US oil prices rise after jobs report; Brent falls

World oil prices closed mixed Friday as the key New York futures contract edged higher despite a stronger dollar bolstered by a better-than-expected US jobs report.

New York's main contract, West Texas Intermediate (WTI) for April, settled at $91.95 a barrel, a gain of 39 cents from Thursday's close.

A barrel of Brent North Sea crude for delivery in April dropped 30 cents to $110.83 in London trade.

The New York session digested a surprise fall in the US unemployment rate to 7.7 percent in February from 7.9 percent in January that, though welcome, was partly a result of people dropping out of the work force.

The Labor Department also reported the US added 236,000 jobs last month, much more than expected.

The upbeat headline numbers for the troubled US jobs market fed hopes that the world's largest economy was strengthening, sending the dollar higher.

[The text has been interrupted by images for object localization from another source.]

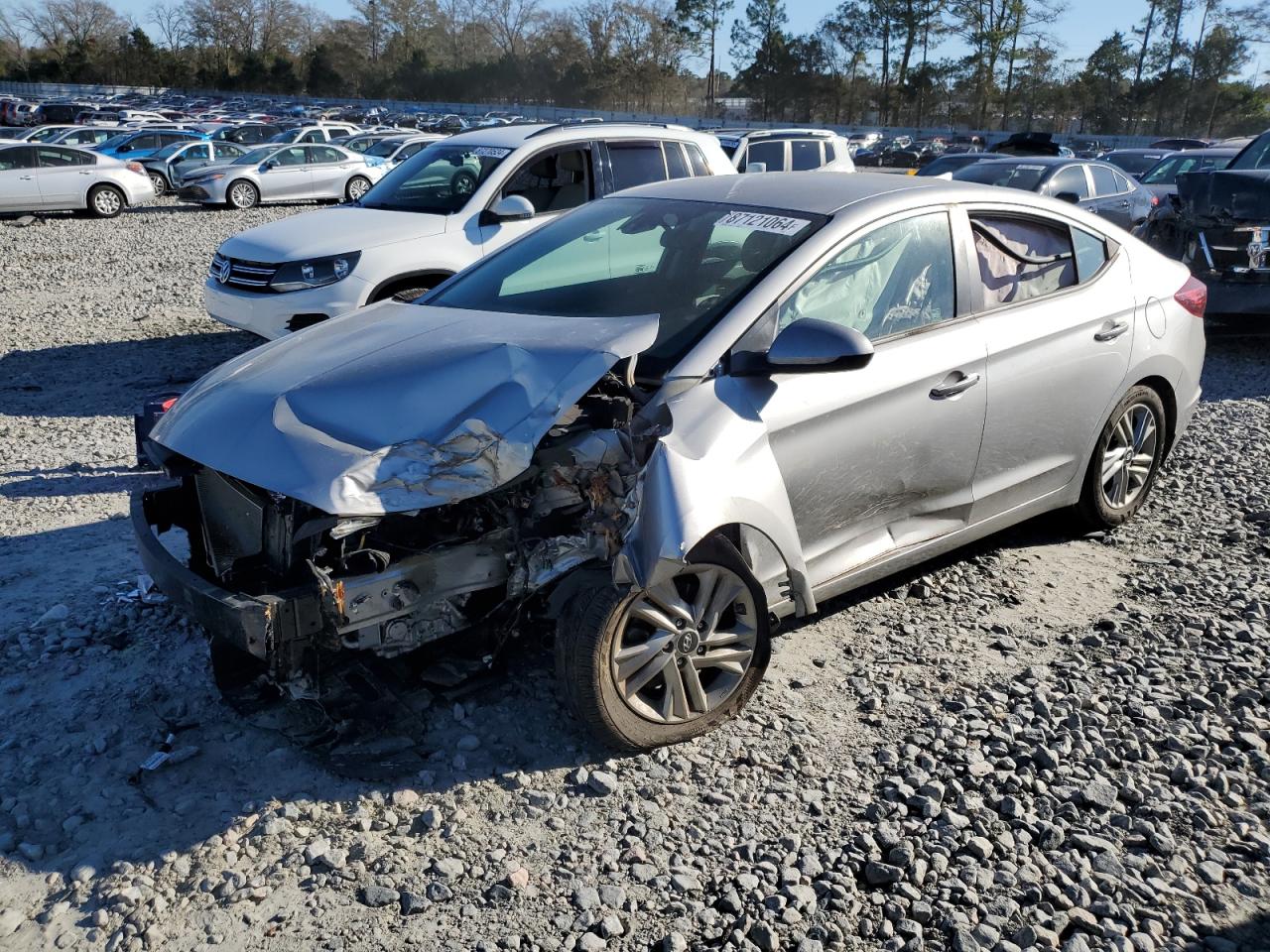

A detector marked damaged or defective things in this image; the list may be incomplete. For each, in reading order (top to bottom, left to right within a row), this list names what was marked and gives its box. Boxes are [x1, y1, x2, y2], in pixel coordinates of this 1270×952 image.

broken headlight housing [272, 251, 361, 292]
crumpled hood [220, 207, 448, 262]
crushed front end [138, 369, 643, 686]
crumpled hood [151, 303, 655, 512]
damaged silver sedan [134, 171, 1206, 750]
damaged fender [615, 375, 814, 615]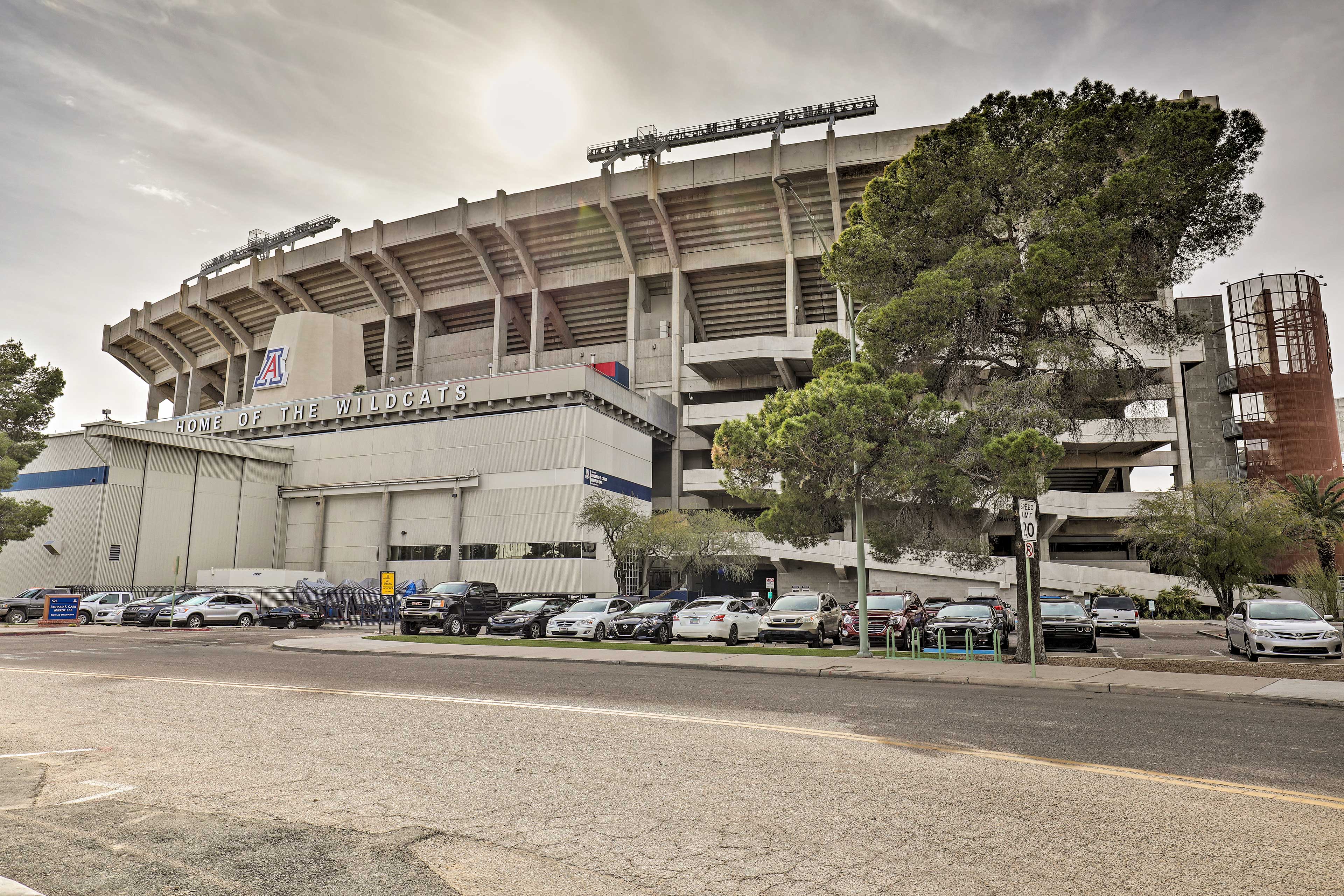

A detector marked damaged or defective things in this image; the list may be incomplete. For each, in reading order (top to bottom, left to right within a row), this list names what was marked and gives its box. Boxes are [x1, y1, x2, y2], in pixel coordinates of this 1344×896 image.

A stronger dollar tends to curb demand for the dollar-priced commodity.

Brent oil for April, the European benchmark, was weighed down for a second day by the reopening of a North Sea pipeline system.

Abu Dhabi National Energy Company (TAQA) said Thursday it had begun the process of restoring the flow of an estimated 80,000 barrels per day of crude oil in the Brent pipeline system. The supply was crippled after a precautionary shutdown of a platform Saturday due to a leak.